Compared to their heavy and dark The Window Purpose and the more laidback and melancholic Cold Light of Monday, Still seems to achieve a perfect balance between these two albums, falling somewhere in between. It is certainly heavier than its predecessor but not as heavy as their debut, which I still consider their masterpiece. That said, Still is arguably the most diverse Wolverine album. Besides the stuff where the band have married their heavier and atmospheric sides, there are also tracks that see them charting new territories. Tracks two and three, in particular, both present a distinct later day Porcupine Tree feel in the way they incorporate brilliant acoustic passages with synth-driven sounds and excellent vocal melodies. After a rather heavy opening riff, "Bleeding" takes on a dark vibe as Andreas Baglien's keyboards enter the piece. Add to this a very Porcupine Tree-like vocal effect that highlights Stefan Zell's unique phrasing and harmonies. As Zell sings convincingly atop dreamy synths and acoustic guitars, he reminds me of Dan Swano, another awesome singer from Sweden. Losbjer's cymbals splash over great piano work and the song drifts into melancholic passages before Mikael Zell plays a very rock-based guitar solo without sacrificing melody. Both Zell brothers shine endlessly on this album: Mikael plays several leads throughout, displaying his Floydian roots in more than one spot; whilst Stefan's vocals are absolutely emotive. His vocal melody on "Taste of Sand", the other Steven Wilson-inspired number, are sublime, especially between 5:22 and 5:40 - it seems this song was particularly written to bring his vocals to the fore.
However, the most daring song on this disc is the slightly poppy yet equally progressive "Sleepy Town". This track represents everything Wolverine wants to realize, suggesting they are open to all kinds of experimentation. It begins with ethnic percussion, weird sound effects, and picks up a looped drum beat where electronic rhythms are mixed with real drums. The thick, layered soundscape is something we'd more often hear on a Radiohead or even Bjork album, but given the lyrics and seductive melodies put on display, this is an excellent song. The pre-chorus that reads "Is it this sleepy town or is it just me?" is most gripping, considering Stefan Zell has never sung like this before. The song is finalised with a beautiful blues solo by Mikael lending it a powerful coda. "Nothing More", another moody number, has a capella vocals sung over sparse keyboard notes before the band employs a symphonic backdrop and even adds backing vocals. Lyrically, this is the album's darkest cut, dealing with suicide, and the theme is perfectly matched by a Gilmour-like solo that you'll never want to end.
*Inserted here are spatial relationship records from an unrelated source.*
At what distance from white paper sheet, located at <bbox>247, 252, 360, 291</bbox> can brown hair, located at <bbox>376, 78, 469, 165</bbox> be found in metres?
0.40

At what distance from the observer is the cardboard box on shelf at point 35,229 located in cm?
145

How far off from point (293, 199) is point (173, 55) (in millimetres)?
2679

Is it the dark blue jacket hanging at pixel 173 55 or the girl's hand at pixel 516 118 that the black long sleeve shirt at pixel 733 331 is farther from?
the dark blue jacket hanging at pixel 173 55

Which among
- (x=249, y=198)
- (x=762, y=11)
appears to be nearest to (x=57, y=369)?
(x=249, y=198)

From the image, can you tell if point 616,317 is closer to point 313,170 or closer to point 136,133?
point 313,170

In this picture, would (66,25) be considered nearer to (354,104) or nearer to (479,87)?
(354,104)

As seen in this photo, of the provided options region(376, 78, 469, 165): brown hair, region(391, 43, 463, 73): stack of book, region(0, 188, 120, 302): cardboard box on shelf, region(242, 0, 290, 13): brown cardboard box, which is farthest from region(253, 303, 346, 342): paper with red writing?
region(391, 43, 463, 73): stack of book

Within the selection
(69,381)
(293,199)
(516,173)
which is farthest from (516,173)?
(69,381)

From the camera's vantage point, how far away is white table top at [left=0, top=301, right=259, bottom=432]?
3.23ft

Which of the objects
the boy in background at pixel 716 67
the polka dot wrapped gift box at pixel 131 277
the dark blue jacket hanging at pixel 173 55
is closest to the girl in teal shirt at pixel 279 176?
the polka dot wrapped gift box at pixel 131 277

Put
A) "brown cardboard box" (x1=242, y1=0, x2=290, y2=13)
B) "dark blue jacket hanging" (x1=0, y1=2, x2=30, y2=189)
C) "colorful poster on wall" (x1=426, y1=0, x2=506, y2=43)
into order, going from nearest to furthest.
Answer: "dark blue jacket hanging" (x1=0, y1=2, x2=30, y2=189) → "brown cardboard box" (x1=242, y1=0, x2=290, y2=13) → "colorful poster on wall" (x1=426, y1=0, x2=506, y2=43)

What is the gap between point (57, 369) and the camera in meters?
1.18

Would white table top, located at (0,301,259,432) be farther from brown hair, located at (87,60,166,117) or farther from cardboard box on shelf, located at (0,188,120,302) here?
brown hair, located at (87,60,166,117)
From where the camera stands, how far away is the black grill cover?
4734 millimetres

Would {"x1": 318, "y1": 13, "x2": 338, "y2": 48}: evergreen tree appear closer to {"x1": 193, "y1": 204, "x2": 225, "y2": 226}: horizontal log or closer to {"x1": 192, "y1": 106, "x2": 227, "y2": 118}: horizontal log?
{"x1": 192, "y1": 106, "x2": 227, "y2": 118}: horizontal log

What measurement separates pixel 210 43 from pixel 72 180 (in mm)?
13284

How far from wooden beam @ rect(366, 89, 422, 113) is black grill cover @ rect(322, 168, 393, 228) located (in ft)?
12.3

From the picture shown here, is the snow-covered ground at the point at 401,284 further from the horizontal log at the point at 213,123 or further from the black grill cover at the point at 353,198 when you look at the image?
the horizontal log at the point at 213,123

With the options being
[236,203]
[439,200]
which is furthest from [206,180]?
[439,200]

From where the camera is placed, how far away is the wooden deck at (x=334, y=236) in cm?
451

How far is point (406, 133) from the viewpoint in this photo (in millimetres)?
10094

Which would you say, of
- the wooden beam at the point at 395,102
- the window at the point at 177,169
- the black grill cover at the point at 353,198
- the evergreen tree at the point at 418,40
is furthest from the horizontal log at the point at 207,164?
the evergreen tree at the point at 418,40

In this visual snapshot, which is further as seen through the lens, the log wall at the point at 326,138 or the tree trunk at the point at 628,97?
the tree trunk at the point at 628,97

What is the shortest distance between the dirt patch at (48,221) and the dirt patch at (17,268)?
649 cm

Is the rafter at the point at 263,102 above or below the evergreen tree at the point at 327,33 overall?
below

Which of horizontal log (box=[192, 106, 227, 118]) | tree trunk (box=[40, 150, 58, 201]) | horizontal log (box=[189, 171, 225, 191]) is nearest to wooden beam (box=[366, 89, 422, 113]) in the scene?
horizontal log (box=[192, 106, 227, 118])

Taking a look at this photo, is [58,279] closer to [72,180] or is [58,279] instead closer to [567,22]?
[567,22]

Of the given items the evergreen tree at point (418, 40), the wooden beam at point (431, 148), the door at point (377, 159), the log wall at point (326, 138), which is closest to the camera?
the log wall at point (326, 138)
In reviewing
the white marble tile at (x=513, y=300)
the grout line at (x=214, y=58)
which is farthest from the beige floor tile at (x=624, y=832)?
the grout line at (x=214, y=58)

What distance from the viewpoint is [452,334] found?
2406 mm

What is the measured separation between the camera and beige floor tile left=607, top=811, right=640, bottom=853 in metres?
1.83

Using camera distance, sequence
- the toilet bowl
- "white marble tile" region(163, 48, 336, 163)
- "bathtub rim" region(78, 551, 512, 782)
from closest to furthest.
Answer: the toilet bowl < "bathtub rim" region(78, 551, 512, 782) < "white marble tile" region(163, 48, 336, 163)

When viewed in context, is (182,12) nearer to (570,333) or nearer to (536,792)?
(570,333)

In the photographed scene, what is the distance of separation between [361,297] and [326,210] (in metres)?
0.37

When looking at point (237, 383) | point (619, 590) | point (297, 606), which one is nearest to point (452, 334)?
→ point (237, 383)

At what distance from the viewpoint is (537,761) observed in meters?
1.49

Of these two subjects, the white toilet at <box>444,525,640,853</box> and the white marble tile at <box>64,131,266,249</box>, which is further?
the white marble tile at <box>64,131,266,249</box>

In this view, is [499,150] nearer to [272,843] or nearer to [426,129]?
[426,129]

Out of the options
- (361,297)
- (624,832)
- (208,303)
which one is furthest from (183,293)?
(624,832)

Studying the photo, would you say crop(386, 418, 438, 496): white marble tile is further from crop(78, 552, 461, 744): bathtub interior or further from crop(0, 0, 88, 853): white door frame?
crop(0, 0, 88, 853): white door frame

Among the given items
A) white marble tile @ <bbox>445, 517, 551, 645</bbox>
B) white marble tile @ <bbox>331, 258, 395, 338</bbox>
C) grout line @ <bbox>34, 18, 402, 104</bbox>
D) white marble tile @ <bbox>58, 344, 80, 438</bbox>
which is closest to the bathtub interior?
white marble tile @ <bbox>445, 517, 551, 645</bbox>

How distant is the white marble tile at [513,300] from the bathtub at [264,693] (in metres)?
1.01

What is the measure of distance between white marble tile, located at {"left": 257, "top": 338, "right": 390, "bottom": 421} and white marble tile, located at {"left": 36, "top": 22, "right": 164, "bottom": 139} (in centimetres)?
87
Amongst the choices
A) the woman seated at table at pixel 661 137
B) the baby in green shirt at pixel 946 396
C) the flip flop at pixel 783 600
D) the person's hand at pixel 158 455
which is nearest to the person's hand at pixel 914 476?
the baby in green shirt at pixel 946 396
The first song "House of Plague" is also my personal favourite. Shifting in subtle movements, it goes from a calm acoustic intro to a slowly cascading melody and sparkling keyboards, building patiently until the main riff that explodes violently. Zell's vocals are hypnotic and truly heartfelt, even recalling his The Window Purpose days a bit. Towards the second half, the keyboard sounds take a more prominent role and there is even a nice piano solo inserted between clever drum fills and a well-played guitar lead. "Liar on the Mount", a song that begins with a quote of George W. Bush and vague Middle Eastern sounds, finds the band writing lyrics about abusing one's power for political (or religious) motives. A track fans of Pain of Salvation's Remedy Lane might enjoy (because of its wild dynamics), the song concludes with another spoken section by George Bush. He remarks, "Thank you. Goodnight. God bless America!", which is quite ironic given the relentless tone and flow of the song.
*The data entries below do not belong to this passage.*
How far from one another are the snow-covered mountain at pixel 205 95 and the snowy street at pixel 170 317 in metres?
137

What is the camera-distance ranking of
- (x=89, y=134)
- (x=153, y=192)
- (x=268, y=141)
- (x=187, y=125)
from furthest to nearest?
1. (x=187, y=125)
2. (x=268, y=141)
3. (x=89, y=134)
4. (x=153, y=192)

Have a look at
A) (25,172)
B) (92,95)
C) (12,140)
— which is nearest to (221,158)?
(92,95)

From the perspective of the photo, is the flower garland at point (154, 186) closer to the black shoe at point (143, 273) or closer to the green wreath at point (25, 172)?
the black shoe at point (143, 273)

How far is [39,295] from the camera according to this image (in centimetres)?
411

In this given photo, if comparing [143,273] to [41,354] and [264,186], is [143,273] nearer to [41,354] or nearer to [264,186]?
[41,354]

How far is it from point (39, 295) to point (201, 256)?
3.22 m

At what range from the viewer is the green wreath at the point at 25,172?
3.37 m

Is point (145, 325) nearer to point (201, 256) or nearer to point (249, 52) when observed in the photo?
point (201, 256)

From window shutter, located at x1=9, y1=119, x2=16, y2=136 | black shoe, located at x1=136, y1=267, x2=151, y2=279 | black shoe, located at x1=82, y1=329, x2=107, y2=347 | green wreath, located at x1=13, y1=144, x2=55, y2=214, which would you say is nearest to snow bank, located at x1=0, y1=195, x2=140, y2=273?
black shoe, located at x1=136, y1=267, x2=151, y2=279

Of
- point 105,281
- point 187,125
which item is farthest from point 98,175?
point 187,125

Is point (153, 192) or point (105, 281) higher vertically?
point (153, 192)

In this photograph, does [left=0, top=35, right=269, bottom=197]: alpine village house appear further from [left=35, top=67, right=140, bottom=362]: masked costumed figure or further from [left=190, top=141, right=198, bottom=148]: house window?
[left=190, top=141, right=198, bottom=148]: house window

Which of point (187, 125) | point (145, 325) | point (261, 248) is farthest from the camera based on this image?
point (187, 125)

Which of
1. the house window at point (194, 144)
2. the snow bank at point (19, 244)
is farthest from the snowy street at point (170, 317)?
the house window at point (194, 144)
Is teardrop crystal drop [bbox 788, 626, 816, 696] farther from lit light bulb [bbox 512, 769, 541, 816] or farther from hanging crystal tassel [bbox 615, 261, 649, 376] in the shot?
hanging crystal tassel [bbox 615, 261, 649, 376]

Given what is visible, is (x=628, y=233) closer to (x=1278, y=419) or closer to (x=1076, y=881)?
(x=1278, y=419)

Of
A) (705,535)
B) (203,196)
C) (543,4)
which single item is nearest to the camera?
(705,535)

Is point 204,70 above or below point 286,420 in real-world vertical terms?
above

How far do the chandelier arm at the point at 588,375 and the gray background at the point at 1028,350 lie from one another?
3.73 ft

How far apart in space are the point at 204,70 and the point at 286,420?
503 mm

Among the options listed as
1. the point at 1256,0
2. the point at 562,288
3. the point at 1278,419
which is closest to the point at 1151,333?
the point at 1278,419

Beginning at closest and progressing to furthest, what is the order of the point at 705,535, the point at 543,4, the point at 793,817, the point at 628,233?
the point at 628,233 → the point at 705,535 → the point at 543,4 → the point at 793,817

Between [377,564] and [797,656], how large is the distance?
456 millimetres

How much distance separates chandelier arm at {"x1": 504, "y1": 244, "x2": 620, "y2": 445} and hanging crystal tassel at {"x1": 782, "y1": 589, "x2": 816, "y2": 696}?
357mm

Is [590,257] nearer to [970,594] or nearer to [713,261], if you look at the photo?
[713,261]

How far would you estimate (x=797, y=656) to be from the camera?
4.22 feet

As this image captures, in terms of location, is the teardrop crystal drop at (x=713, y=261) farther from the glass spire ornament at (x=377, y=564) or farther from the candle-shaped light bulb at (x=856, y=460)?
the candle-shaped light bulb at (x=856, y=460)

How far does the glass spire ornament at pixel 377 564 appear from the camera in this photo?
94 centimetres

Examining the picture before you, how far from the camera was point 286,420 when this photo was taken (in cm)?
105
The last two tracks, particularly "This Cold Heart of Mine", encompass everything Wolverine stands for musically: huge dynamics shifting from melancholia to guitar-driven sections, a very pronounced rhythm workout where the bass stands out, awesome piano and keyboard work, and excellent vocal melodies. The longest song on the album, the middle part at around 4:40 is well worth your attention if you want to see how powerful the bass line sounds with some subtle synth tinklings, not to mention the great guitar solo.
Still is another essential release of 2006 and highly recommended to prog metal fans that also enjoy newer Anathema, Katatonia, and Novembre.